PROBLEM DESCRIPTION →
Please copy out all the rows below, replacing "street lamp" with "lamp post" and keeping everything else unchanged.

RECORD SET →
------------------------

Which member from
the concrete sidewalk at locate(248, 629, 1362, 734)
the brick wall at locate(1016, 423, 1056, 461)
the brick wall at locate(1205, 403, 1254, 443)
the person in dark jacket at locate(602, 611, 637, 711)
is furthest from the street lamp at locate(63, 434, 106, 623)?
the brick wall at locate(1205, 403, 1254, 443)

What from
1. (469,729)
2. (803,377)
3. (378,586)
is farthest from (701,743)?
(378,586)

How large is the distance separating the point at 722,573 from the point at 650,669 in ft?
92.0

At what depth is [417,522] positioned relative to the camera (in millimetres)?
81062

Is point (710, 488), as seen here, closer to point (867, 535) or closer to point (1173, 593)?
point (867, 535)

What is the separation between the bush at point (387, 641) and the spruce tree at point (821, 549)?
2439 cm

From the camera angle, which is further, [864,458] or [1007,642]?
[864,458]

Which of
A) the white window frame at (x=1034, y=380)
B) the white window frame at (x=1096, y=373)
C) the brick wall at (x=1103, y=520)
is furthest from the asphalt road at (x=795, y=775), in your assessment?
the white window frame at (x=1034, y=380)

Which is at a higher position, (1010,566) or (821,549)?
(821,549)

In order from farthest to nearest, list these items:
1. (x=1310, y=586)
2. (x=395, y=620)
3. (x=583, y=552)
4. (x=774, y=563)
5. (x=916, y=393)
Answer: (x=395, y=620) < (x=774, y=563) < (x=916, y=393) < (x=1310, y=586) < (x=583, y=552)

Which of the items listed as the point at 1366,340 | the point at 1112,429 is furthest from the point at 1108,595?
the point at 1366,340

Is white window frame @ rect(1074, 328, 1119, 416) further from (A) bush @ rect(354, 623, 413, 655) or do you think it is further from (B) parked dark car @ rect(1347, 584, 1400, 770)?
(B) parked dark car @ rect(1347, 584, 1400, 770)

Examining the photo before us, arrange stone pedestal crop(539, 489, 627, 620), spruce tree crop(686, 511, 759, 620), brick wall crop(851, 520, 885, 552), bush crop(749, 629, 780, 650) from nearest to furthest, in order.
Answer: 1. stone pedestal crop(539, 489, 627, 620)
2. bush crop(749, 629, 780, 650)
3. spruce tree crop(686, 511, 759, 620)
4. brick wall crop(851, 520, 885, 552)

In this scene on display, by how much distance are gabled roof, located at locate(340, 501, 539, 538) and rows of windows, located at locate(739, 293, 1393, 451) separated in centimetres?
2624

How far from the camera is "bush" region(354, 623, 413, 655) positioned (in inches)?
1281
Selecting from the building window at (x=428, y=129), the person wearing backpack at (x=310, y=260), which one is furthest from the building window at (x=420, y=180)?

------------------------

WRITTEN ANSWER →
Which member from
the concrete sidewalk at locate(248, 629, 1362, 734)
the brick wall at locate(1016, 423, 1056, 461)
the brick wall at locate(1205, 403, 1254, 443)
the person in dark jacket at locate(602, 611, 637, 711)
is furthest from the lamp post at locate(63, 434, 106, 623)?
the brick wall at locate(1205, 403, 1254, 443)

What from
1. (469,729)
2. (803,377)
3. (378,586)
is farthest from (701,743)?
(378,586)

How large is the distance separating the point at 722,573 from the point at 650,669 in ft?
92.0

At what depth is [417,522] positioned relative to the camera (in millimetres)?
81062

Is point (710, 488), as seen here, closer to point (867, 535) or closer to point (1173, 593)?
point (867, 535)

What is the separation between the bush at point (387, 641) and the spruce tree at point (821, 549)?
2439 cm

From the camera angle, which is further, [864,458] or [1007,642]?
[864,458]

Which of
A) the white window frame at (x=1034, y=380)
B) the white window frame at (x=1096, y=373)
C) the brick wall at (x=1103, y=520)
is furthest from the asphalt road at (x=795, y=775), in your assessment?
the white window frame at (x=1034, y=380)

Which is at a higher position, (1010,566) or (821,549)?
(821,549)

In order from farthest to nearest, list these items:
1. (x=1310, y=586)
2. (x=395, y=620)
3. (x=583, y=552)
4. (x=774, y=563)
5. (x=916, y=393)
Answer: (x=395, y=620) < (x=774, y=563) < (x=916, y=393) < (x=1310, y=586) < (x=583, y=552)

Which of the items listed as the point at 1366,340 | the point at 1112,429 is furthest from the point at 1108,595?
the point at 1366,340

Is white window frame @ rect(1074, 328, 1119, 416) further from (A) bush @ rect(354, 623, 413, 655) or do you think it is further from (B) parked dark car @ rect(1347, 584, 1400, 770)?
(B) parked dark car @ rect(1347, 584, 1400, 770)

Examining the photo before us, arrange stone pedestal crop(539, 489, 627, 620), spruce tree crop(686, 511, 759, 620), brick wall crop(851, 520, 885, 552), bush crop(749, 629, 780, 650) from nearest to furthest, in order.
Answer: 1. stone pedestal crop(539, 489, 627, 620)
2. bush crop(749, 629, 780, 650)
3. spruce tree crop(686, 511, 759, 620)
4. brick wall crop(851, 520, 885, 552)

In this scene on display, by how much distance are gabled roof, located at locate(340, 501, 539, 538) and rows of windows, located at locate(739, 293, 1393, 451) separated in centimetres?
2624

How far from the camera is "bush" region(354, 623, 413, 655) positioned (in inches)?
1281
Selecting from the building window at (x=428, y=129), the person wearing backpack at (x=310, y=260), which one is furthest from the building window at (x=420, y=180)?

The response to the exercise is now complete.